Quindi è normalissimo ed umano che l' osservazione di Castelli sia stata
percepita come uno sminuire la puntualizzazione di Repubblica, che si sa
non è molto generosa verso il Carroccio (quindi anche l' osservazione di
Castelli ha i suoi fini politici, cioè lo screditare una testata non
gradita).
Il bello è che questi detrattori della testata in questione non perdono
un occasione che sia una per rilasciare un intervista, bah.
> segnalo piuttosto l'articolo in
> http://www.blogger.com/profile/05839788810778004233
> che ritengo meriti attenzione.
Hai linkato il tuo profilo.
In ogni caso l'articolo è unicamente un opinione personale, ed
onestamente ritengo assurdo l' esame tossicologico ad un operaio dopo l'
accettazione. Se non ridicolo.
Sia chiaro, non ritengo responsabile l' atteggiamento di chi maneggia
utensili pericolosi in stato alterato, anzi.
Semplicemente con un regolamento del genere si rischia di ritrovarsi con
un operaio schiacciato da una trave (sotto la quale non si dovrebbe
lavorare, ma spessissimo lo si fa comunque, per risparmiare tempo) il
quale se ne prenderebbe pure la responsabilità perchè a pausa pranzo si
è bevuto mezza bottiglia di Bracchetto.
Il che non vuol dire proprio una mazza.
Un po' come la guida in stato d' ebrezza.
E' legittimo e doveroso ritirare la patente a chi guida ubriaco.
Però se sono fermo ad un semaforo, alticcio, e una mercedes mi incula a
60 all' ora non vedo che cosa c'entra l' alcolemia che ho nel sangue.
In parole povere in fabbrica (o in qualsiasi altro posto a rischio) ci
devono essere delle misure di sicurezza tali che anche un rincoglionito
non si fa del male. Anche perchè se lavoro 8 ore al giorno su un
macchinario pericoloso ed inadeguato non è il cabernet che mi farà
perdere una mano, ma è mera statistica che prima o poi, in 10 anni, succede.

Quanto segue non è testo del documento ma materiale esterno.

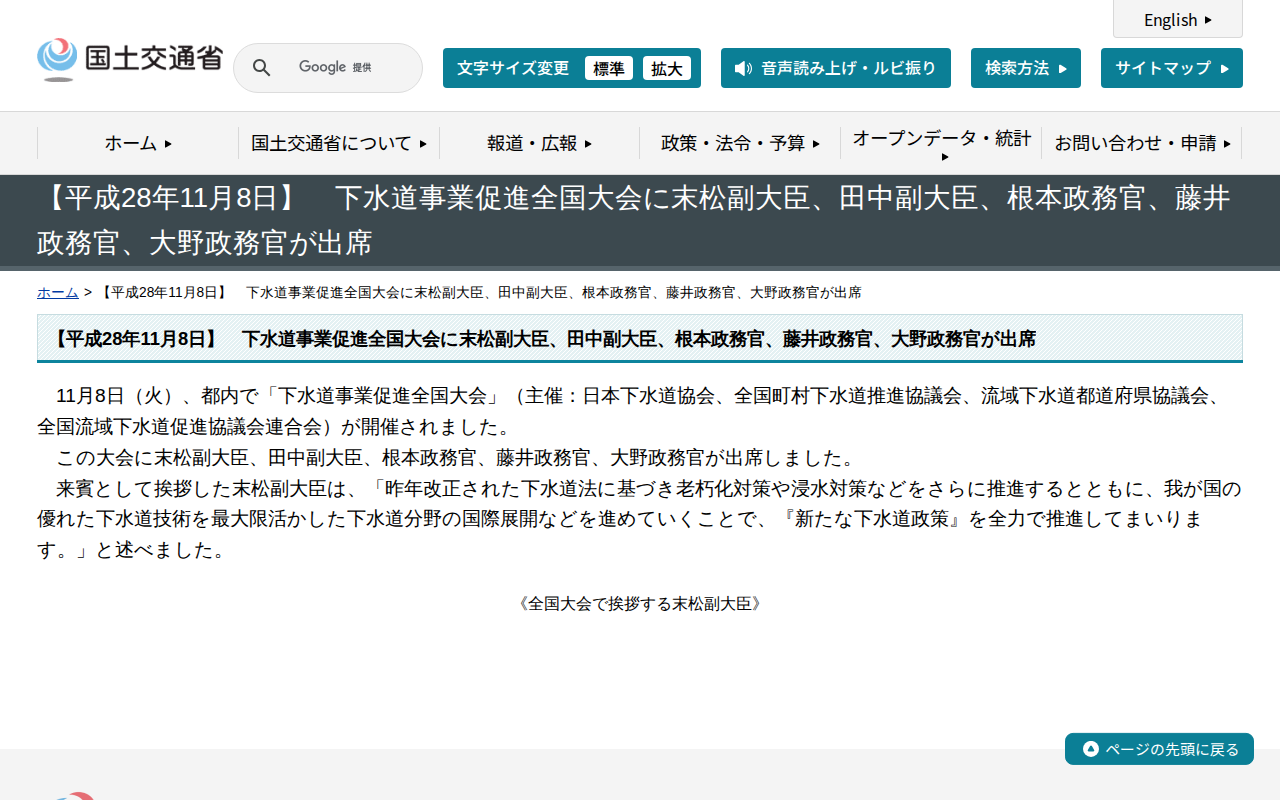 【平成28年11月8日】 下水道事業促進全国大会に末松副大臣、田中副大臣、根本政務官、藤井政務官、大野政務官が出席 - 国土交通省 - 保存されたスクリーンショット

Infatti dal tuo articolo sembra che tutti gli incidenti sul lavoro siano
responsabilità dell' imprenditore, ma non è assolutamente cosi'.
Ci devono essere delle negligenze, se è tutto in ordine allora non c'è
niente da fare, è sfiga o è negligenza dell' operaio.
In ogni caso, senza timor di francesismi, morire sul lavoro è una merda.
E dato che le paghe fanno pena, dato che è sulla manovalanza che chi
possiede ci guadagna e dato che gli esigui redditi sono comunque sudati
mi pare il minimo che si prendano serie contromisure.
Tu affermi che l' inasprimento delle pene è inutile, io sono
completamente in disaccordo con questo a me a fatto schifo piuttosto l'
elargimento di contributi ad aziende per mettersi in regola. Perchè
quello si che ha fatto schifo.
Tutto questo fa si che tutti tentino di nascondersi facendo tante carte,
tante firme, tralasciando la vera sicurezza.